TASKS TO COMPLETE:
1 – Answer these from the post about testing fountain pen wetness:
(a) What paper will be used to reduce bleeding?
(b) For how long will each line be written, and over roughly how many trials will the result be averaged?
(c) How many weeks did the summer semester of classes last?
2 – In the post about testing fountain pen wetness, shorten the item beginning "Speed the pen was written with" and keep its main facts.
3 – Extend the post about testing fountain pen wetness beyond its final line.

TEXT PROVIDED:
__________________________________________________

And now, the things that will alter the wetness, but which I am holding constant for standardization purposes:

 

  • Type of paper. To reduce bleeding that will change the reduced area, I will use Crane's 100% cotton paper.
     
  • Type of ink. Each ink will have a different viscosity. I will probably use Waterman BB or some otherwise easy to get and cheap ink. The other option is to use water, but that will be harder to measure the line width of.
     
  • Pressure used to write. I am thinking that I should not standardize this as a set number, but since we all say let the pen rest on its own weight, then it would be wise to just say that whatever the pressure the pen puts on the nib. Of course, this will have to be evaluated at a full ink tank, with manufacturer's converter, etc. This may have to change, though, to a standard pressure for all pens.
     
  • Speed the pen was written with to make the lines. If you write faster, it skips, and that will alter the results. I am thinking I will just write at a somewhat slow speed for 10 seconds, see how far I got, and take the average over about 10 trials. That should be a good speed for skipping to not occur on any pen.
     

 

So, does anyone have any comments, additions to either list, or other useful advice? This will probably take a couple of months, as I have schoolwork which has priority, but I do want to do this, if not only to say I did.

 

-Nkk

 

*An aside for your amusement: I spend 12 weeks over the summer for the summer semester of classes, to get some requirements out of the way. Every one of those days, I went to the same restaurant. I ordered the same thing, and paid the exact same amount. I sat in the same chair, facing the same direction, at the same table, every day. My backpack was put in the same chair every day. I folded my trash in the same fashion every day. I do not have OCD, as I do not do this for every thing. I just love order and standardization. And I may have obsessive tendencies. :P

 

EDIT: Added humidity.

__________________________________________________

COLLECTED DATA:
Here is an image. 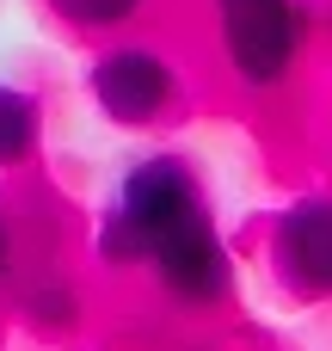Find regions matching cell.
<instances>
[{"instance_id":"obj_1","label":"cell","mask_w":332,"mask_h":351,"mask_svg":"<svg viewBox=\"0 0 332 351\" xmlns=\"http://www.w3.org/2000/svg\"><path fill=\"white\" fill-rule=\"evenodd\" d=\"M203 216H209V204H203V185H197L191 160L148 154L117 179V191H111V204L92 228V253H99L105 271H148V259L179 228H191Z\"/></svg>"},{"instance_id":"obj_2","label":"cell","mask_w":332,"mask_h":351,"mask_svg":"<svg viewBox=\"0 0 332 351\" xmlns=\"http://www.w3.org/2000/svg\"><path fill=\"white\" fill-rule=\"evenodd\" d=\"M216 49L246 93H283L308 49V12L302 0H216Z\"/></svg>"},{"instance_id":"obj_3","label":"cell","mask_w":332,"mask_h":351,"mask_svg":"<svg viewBox=\"0 0 332 351\" xmlns=\"http://www.w3.org/2000/svg\"><path fill=\"white\" fill-rule=\"evenodd\" d=\"M92 99L111 123L123 130H148V123H166L179 111V68L154 49V43H111L99 49L92 62Z\"/></svg>"},{"instance_id":"obj_4","label":"cell","mask_w":332,"mask_h":351,"mask_svg":"<svg viewBox=\"0 0 332 351\" xmlns=\"http://www.w3.org/2000/svg\"><path fill=\"white\" fill-rule=\"evenodd\" d=\"M271 271L290 296L332 302V191L296 197L271 222Z\"/></svg>"},{"instance_id":"obj_5","label":"cell","mask_w":332,"mask_h":351,"mask_svg":"<svg viewBox=\"0 0 332 351\" xmlns=\"http://www.w3.org/2000/svg\"><path fill=\"white\" fill-rule=\"evenodd\" d=\"M148 271H154L160 296L179 302V308H222L228 290H234V259H228V247H222V234H216L209 216L191 222V228H179L148 259Z\"/></svg>"},{"instance_id":"obj_6","label":"cell","mask_w":332,"mask_h":351,"mask_svg":"<svg viewBox=\"0 0 332 351\" xmlns=\"http://www.w3.org/2000/svg\"><path fill=\"white\" fill-rule=\"evenodd\" d=\"M43 142V105L18 86H0V173L25 167Z\"/></svg>"},{"instance_id":"obj_7","label":"cell","mask_w":332,"mask_h":351,"mask_svg":"<svg viewBox=\"0 0 332 351\" xmlns=\"http://www.w3.org/2000/svg\"><path fill=\"white\" fill-rule=\"evenodd\" d=\"M18 308H25L31 327H49V333H68V327L80 321V296H74V284H62V278H37V290H25Z\"/></svg>"},{"instance_id":"obj_8","label":"cell","mask_w":332,"mask_h":351,"mask_svg":"<svg viewBox=\"0 0 332 351\" xmlns=\"http://www.w3.org/2000/svg\"><path fill=\"white\" fill-rule=\"evenodd\" d=\"M142 6H148V0H49V12H55L62 25H74V31H117V25H129Z\"/></svg>"},{"instance_id":"obj_9","label":"cell","mask_w":332,"mask_h":351,"mask_svg":"<svg viewBox=\"0 0 332 351\" xmlns=\"http://www.w3.org/2000/svg\"><path fill=\"white\" fill-rule=\"evenodd\" d=\"M12 265H18V234H12V216H6V204H0V284L12 278Z\"/></svg>"}]
</instances>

__________________________________________________

EXPECTED RESULTS:
1 –
(a) Crane's 100% cotton paper.
(b) Each line will be written for 10 seconds, and the result will be averaged over about 10 trials.
(c) 12 weeks.

2 – Writing speed: faster writing makes the pen skip and alters the results. The plan is to write at a somewhat slow speed for 10 seconds, see how far the line gets, and average about 10 trials. That speed should keep any pen from skipping.

3 –
 

EDIT2: Ok, it seems I may have misstated things, or at least said them in a way that led to misunderstanding. My system would not be so that someone could say "model X is wet". My system would be able to say that "This specimen of model X has a wetness of N". Thus, different factors that were brought up as changing wetness, i.e. nib material, feed design, and feed material, do not need to be looked at. They will all be taken as given when I refer to a pen. Same with flow adjustments. My end goal is to be able to have this conversation:

 

Me:""Hello. My Pelikan is currently a B on he wetness scale, but I find that too dry. Could you make it a C?

Nibmeister: "Yes, I could. Let me find my standard pen of wetness C an compare, and then I can alter your pen"

 

The point would come where the nibmeister would not need a standard, as they would have a feel for what each wetness was. Mr. Binder, for example, probably knows his scale by heart. And he has gotten good enough at it that if I order 10 Pelikan M200 nibs in M with a flow of 6, they will all be very similar, because he inherently knows what to do from practice and repetition. The same goes for nibs. It can be hand polished, whatever. No matter what it is, you can say that the nib you are holding has a wetness of N.

 

Also, please lay into me and point out errors in logic, or an overlooked variable, or something. That is what makes me reevaluate my design and make it better. Or feel free to evaluate it yourself and gives some thoughts.

 

On the issue of different papers, this scale should be durable among all of them given that they do not bleed. I chose to standardize it for now, but that can always change.

 

For inks, I know about surface tension and whatnot. For Heaven's sake, I am in a fluid mechanics class now. I sort of just wrote one and not the other, because viscosity will change things, too. So thanks for pointing that out. I also know about the wetness of the inks being different. That is why I want to standardize the ink I use. When this is done, maybe I will move on and add an ink wetness term to it, and I will find the equation governing that term based on various variables. But that is for another day.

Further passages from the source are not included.